Figure 5.

Schematic representation of the proposed interplay between myocyte enhancer factor 2C, vascular endothelial growth factor receptor 2 (kinase domain insert domain receptor, KDR), and β-catenin (CTNNB1) along with the development of breast cancer brain metastases. In the initial stages of brain metastases, the pattern of myocyte enhancer factor 2C (MEF2C) expression in malignant cells extravasating into the brain and still close to blood–brain barrier (BBB) microvessels is categorized as phenotype (P) 1 (~100% cells with extranuclear location). As metastases progress, the transcription factor progressively translocates into the nucleus giving rise to P2 (~50% cells with extranuclear location and ~50% with overall cell staining), and afterward, to P3 (~100% cells presenting overall cell staining). In parallel, the clear expression of vascular endothelial growth factor receptor 2 (VEGFR-2) at the cell membrane decreases, and an overall loss of the receptor is observed as metastases develop.

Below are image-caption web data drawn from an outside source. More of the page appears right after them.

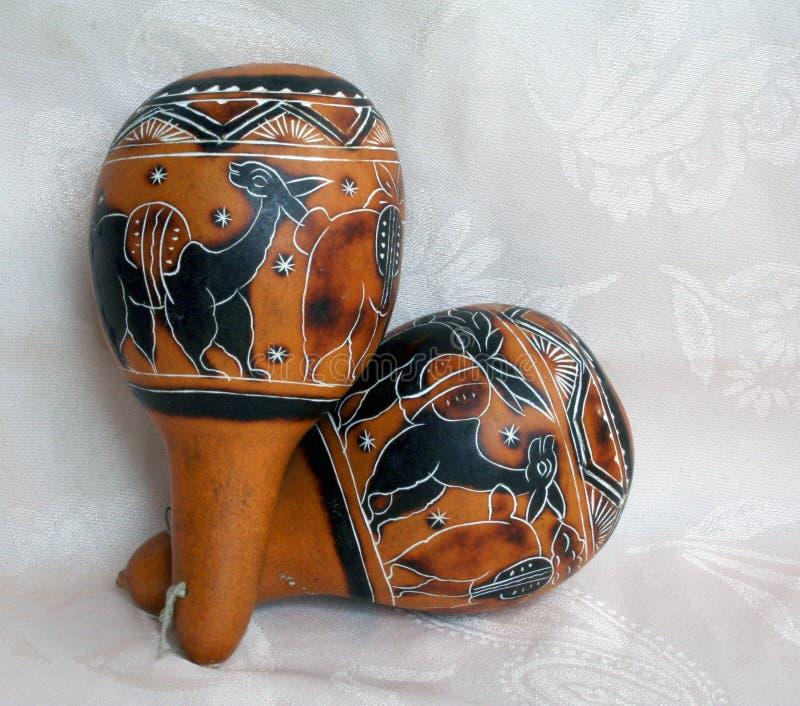 Lateinische Musikinstrumente 1 stockbild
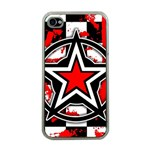 Star Checkerboard Splatter Apple iPhone 4 Case (Clear)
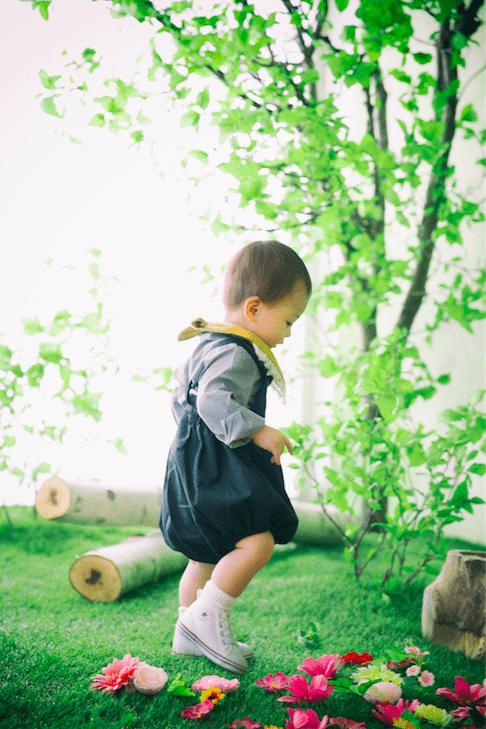1歳の誕生日札幌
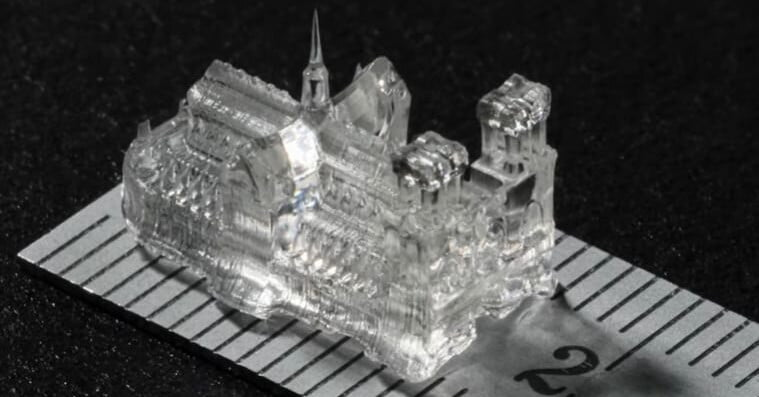 3D Printing Technique Produces Tiny, Highly Detailed Objects | Digital Trends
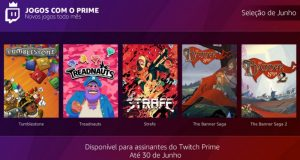 Free Games with Prime - Junho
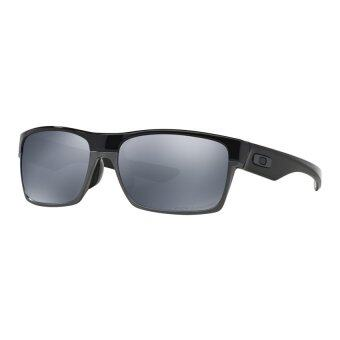 Harga Oakley TwoFace Asian Fit OO9256-06 Polished Black Sunglasses [60]
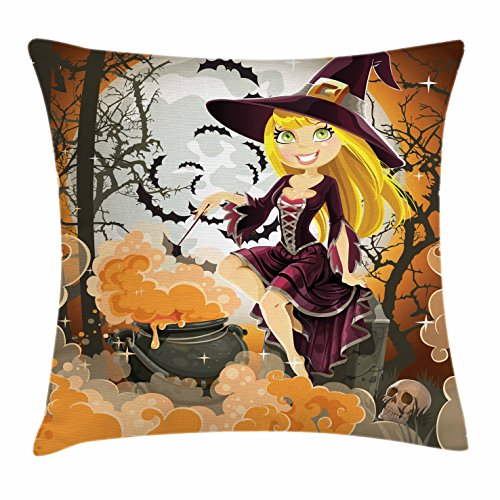 Lunarable Witch Throw Pillow Cushion Cover, Young Cartoon Girl with Potion in The Pot Sits in The Cemetery on Halloween Night, Decorative Square Accent Pillow Case, 24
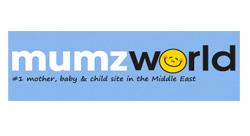 عالم كامل للأمهات والأطفال يحتضن التجارة الالكترونية في الشرق الأوسط وشمال افريقيا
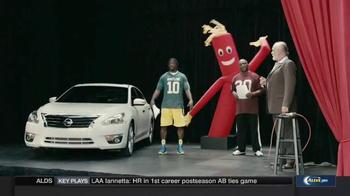 Nissan TV Spot, 'Heisman House: Acting Class' Featuring Robert Griffin III - Thumbnail 7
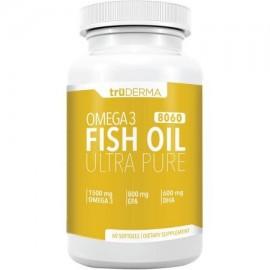 Truderma 3 Aceite de Pescado Omega 8060 EPA DHA textuales 60 conteo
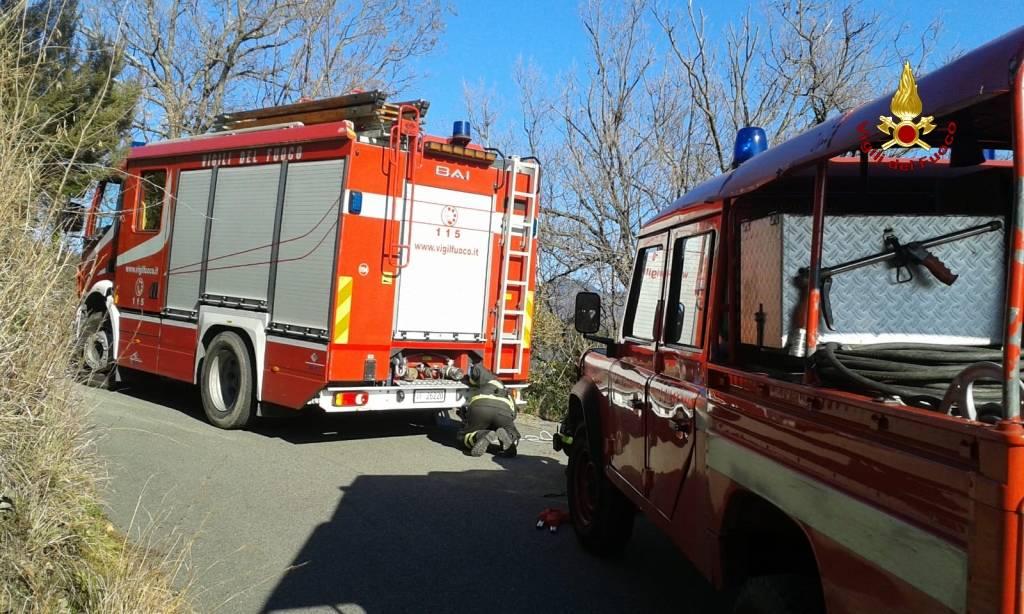 recupero persona vigili del fuoco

This is accompanied by a decreased expression of β-catenin in the plasma membrane, which translocates into the nucleus, in line with the role of this molecule in signaling in cancer. Accordingly, an increasing number of Ki-67 positive cells is observed, reflecting the proliferative activity of metastatic cells that accounts for the enlargement of metastases. Collectively, the expression of MEF2C and its translocation into the nucleus is associated with disease severity, which pathogenesis involves VEGFR-2 and β-catenin signaling.